The project is also the first renovation for Second Story Properties in some time.
Second Story President Sam Cummings and Executive Vice President John Green formed a partnership with Todd Schaal of The Estes Group and Todd Oosting of CD Barnes & Associates to revive the Goodspeed Building, once occupied by such noteworthy companies as AmeriBank, the Grand Rapids Hoops and DP Fox Ventures LLP.
Today, Schaal has his loft-style office on the 6th floor and chances are fairly good that a restaurant will be moving into the 6,500-square-foot-space on the ground floor. Oosting directed the renovation, while Cornerstone Architects President Tom Nemitz designed the project that has taken about six months to complete.
“We are about 95-percent done,” said Green. “Probably our biggest improvement is the lobby. We completely gutted the lobby area and it’s a significant upgrade. The ceiling has been raised. We have new flooring and we actually did a Goodspeed logo in the tile.”
New hardware and a new security system were installed, and new, larger windows were put into the north wall of the 28,000-square-foot structure to open the building up a bit. Cummings said the Goodspeed was in good shape to begin with and was why they decided not to do a historical renovation on the structure.
“We didn’t do that much to it to warrant going through the historic tax-credit process. The building was in pretty good shape, it just really needed to be updated and needed some new mechanicals and brought in line, if you will, with today’s market demands,” he said.
Cummings and friends bought 190 Monroe from a group of local attorneys. They see the project as a solid investment, as it’s located at the southeast corner of Monroe Avenue and Lyon Street NW — just kitty-corner from the new convention center that is going up and a few blocks north of the proposed art museum and Van Andel Arena.
“Our feeling is that with its proximity to the new convention center and all the other things going in, we felt there would be a need for a restaurant in the area,” said Green, who is negotiating with an interested restaurant owner and an office user for the 5th floor.
In addition to having the building’s location to promote, the partners also have another key factor to sell — one that is not found very often in office listings. At the Goodspeed, a potential tenant can either lease space or buy a floor.

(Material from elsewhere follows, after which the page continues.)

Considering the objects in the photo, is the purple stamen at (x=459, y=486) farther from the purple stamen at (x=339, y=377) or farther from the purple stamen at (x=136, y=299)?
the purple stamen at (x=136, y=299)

“We have the capability of selling office condominiums by floor. With interest rates as inexpensive as they are, we’ve discovered a lot of clients are very much interested in owning their own building,” said Cummings. “This gives someone an opportunity to build equity, but not have the specter of maintaining an entire building by themselves.
“Our intention is to offer the flexibility of someone either leasing, or leasing-to-own, or strictly owning their own condominium floor.”
Those who choose to buy will be able to have the management division of Second Story manage their floor.
“We can actually put someone into that building, owning their own floor, at a rate that is comparable to what they would pay for leasing,” said Cummings.
“If you look at it from a cash-flow perspective, it’s probably about $3 to $4 a square foot less by owning versus a lease,” said Green.
The proximity of the building to high-traffic sites and its visibility on one of downtown’s most heavily traveled streets drew Cummings back into the renovation business after market conditions sent him into sort of a self-imposed sabbatical. His last major renovation project was announced in 1998, as part of the Canal Street Group that restored the Brass Works Building at 640 Monroe Ave. NW.
Known then as Macroe Properties, Second Story has been a pioneer and a leader in renovating downtown office buildings, having done at least a half-dozen in a short span during the last decade. But after Brass Works, Cummings remained relatively quiet on the renovation front until 190 Monroe became available.
“It has been a while,” he said since he has done a renovation. “But we’ve been filling up what we have and holding on to who we have.”
What kept Cummings on the sidelines for a few years was that a lot of other developers entered the market after he made his concerted run, which included a series of buildings on Ionia Avenue SW between Fulton and Oakes streets. And he said all the renewed interest in downtown buildings pushed prices for vacant and near-empty structures skyward and then eventually through their leaking roofs.
“The same old ratty building in the early and mid-90s that we bought for $5 to $7 a square foot all of a sudden had asking prices of $20 to $30 a foot. It doesn’t take a whole lot of mathematical expertise to determine the difference there,” he said.
“We figured that we would sit on what we have and concentrate on giving our clients great service, then wait to see what happened,” he added. “We were a little concerned that things might become over-saturated.”
That hasn’t happened, but Cummings said it has been a difficult task to find tenants over the last 18 months or so due to a lackluster economy. To his surprise and pleasure, however, he said leasing activity has picked up within the past few weeks.
“It’s sort of caught us off guard, which is good,” he said. ” I don’t know what happened. Maybe we just got lucky, but there has been a lot of new activity.”